BEGIN
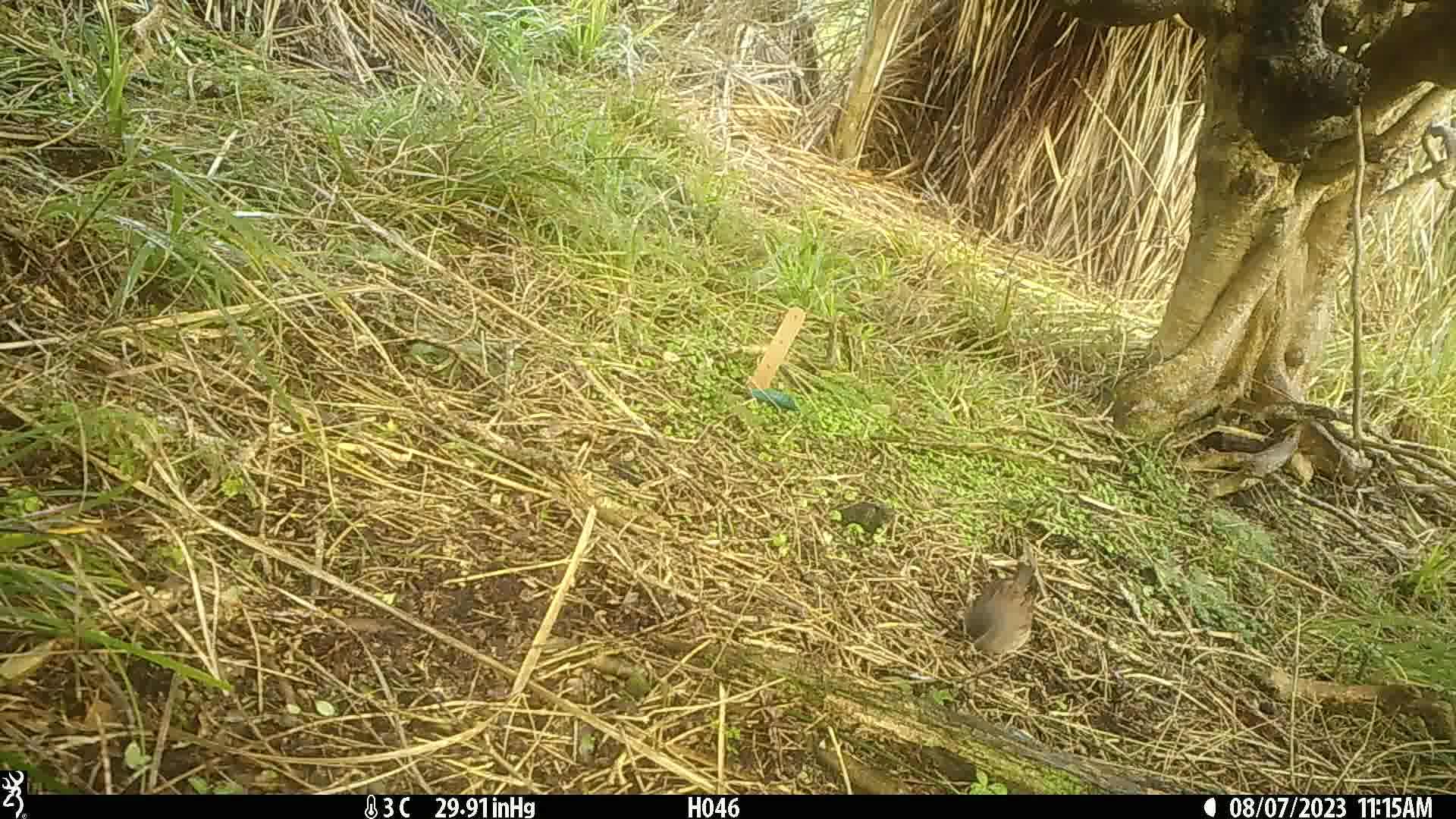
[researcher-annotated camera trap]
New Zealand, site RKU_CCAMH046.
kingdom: Animalia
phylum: Chordata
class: Aves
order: Passeriformes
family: Prunellidae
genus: Prunella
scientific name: Prunella modularis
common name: dunnock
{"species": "dunnock (Prunella modularis)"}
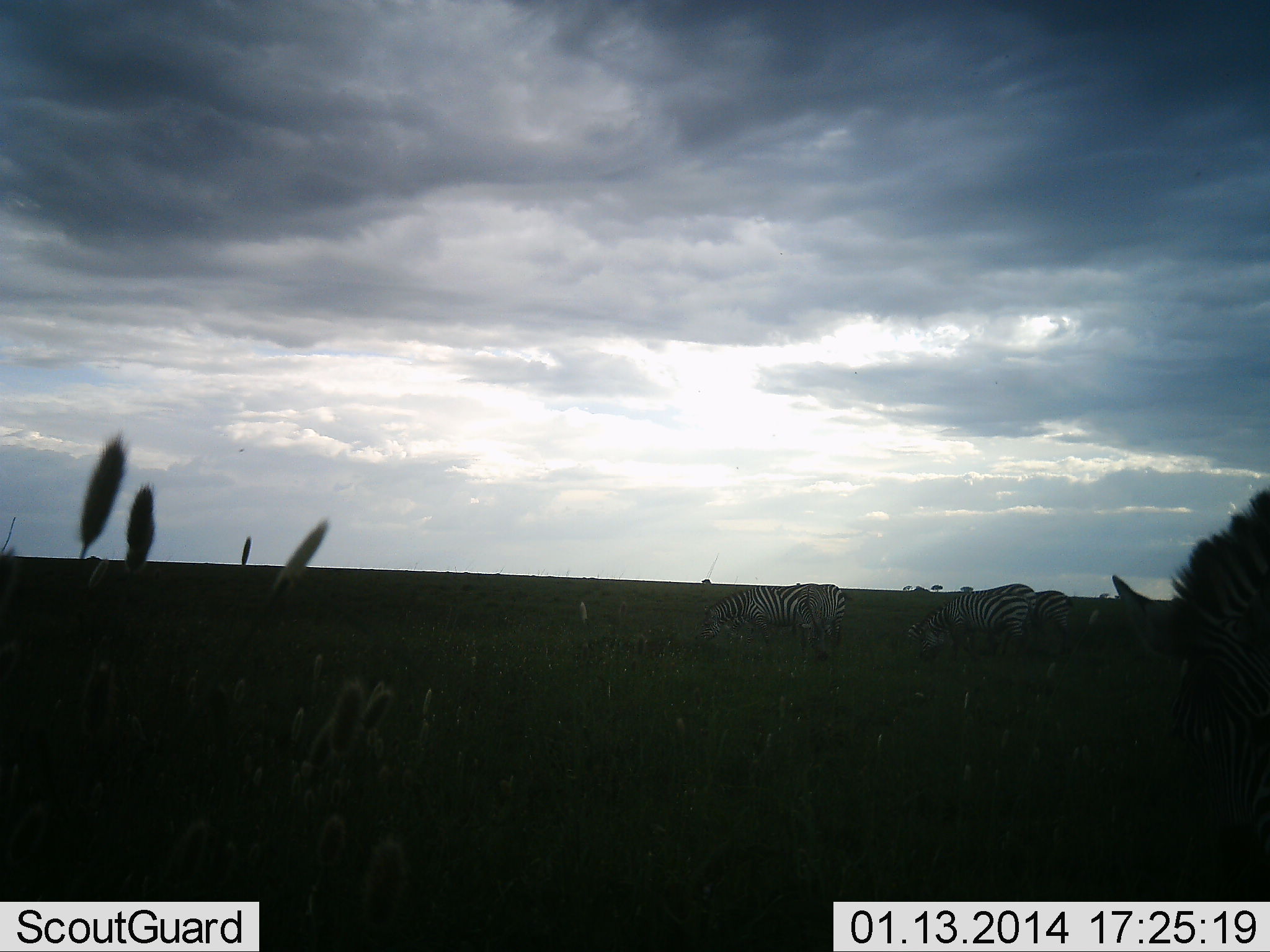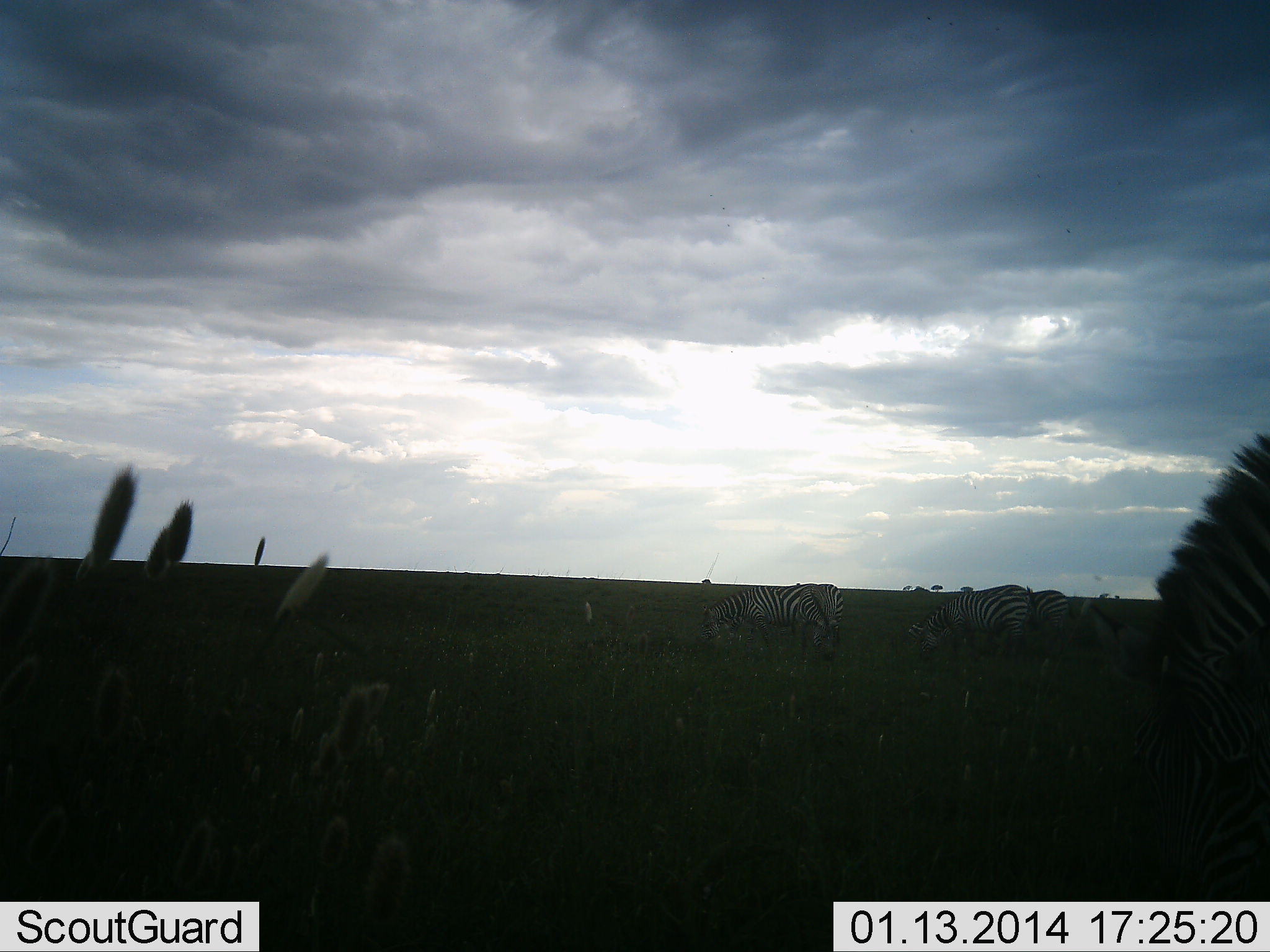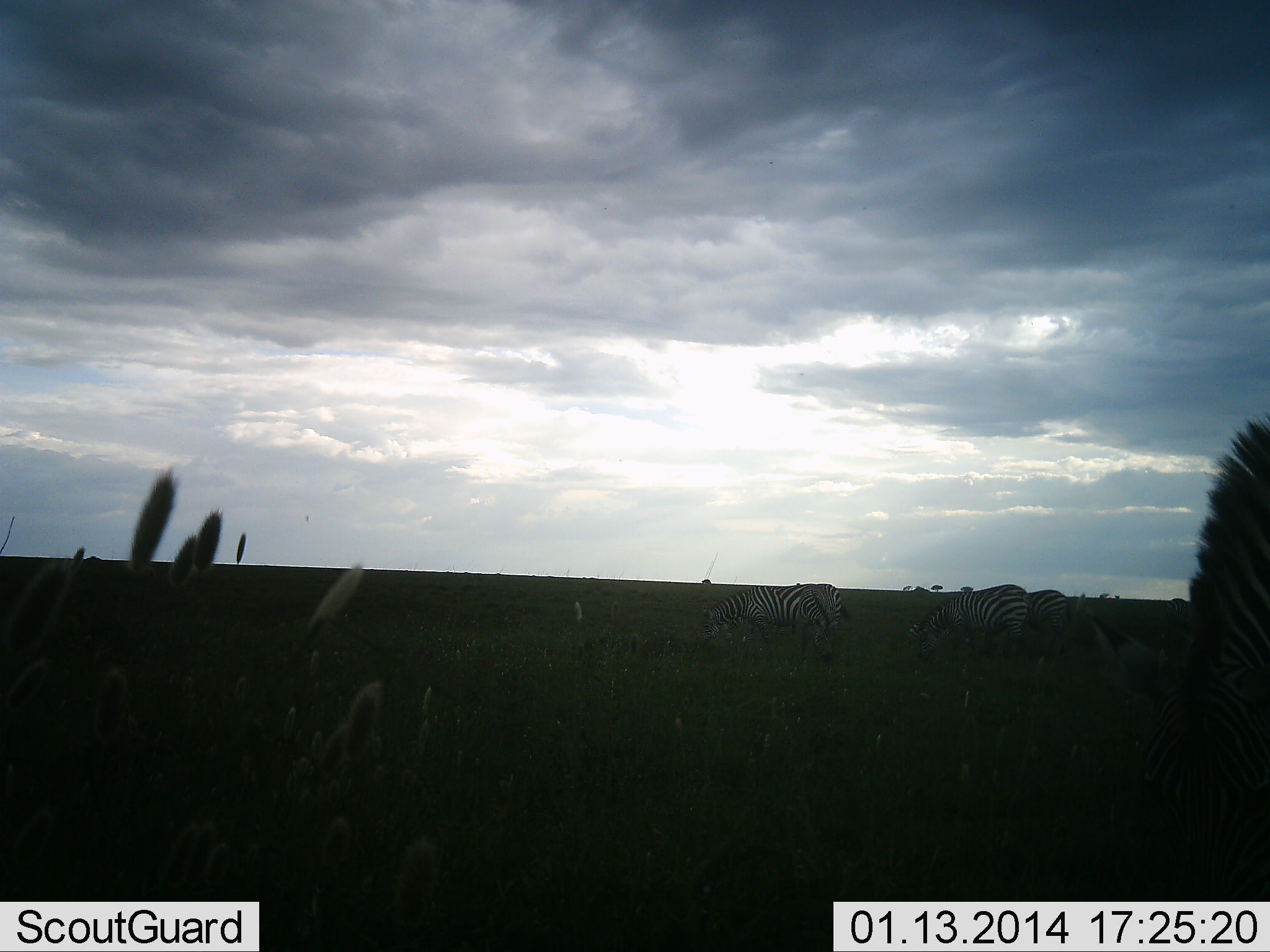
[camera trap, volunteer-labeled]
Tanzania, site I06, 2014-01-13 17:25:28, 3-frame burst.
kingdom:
END
§ **What you will do**: Within the listing, how many lines hold the word "camera"? Answer with the number by itself.

§ **Written answer**: 2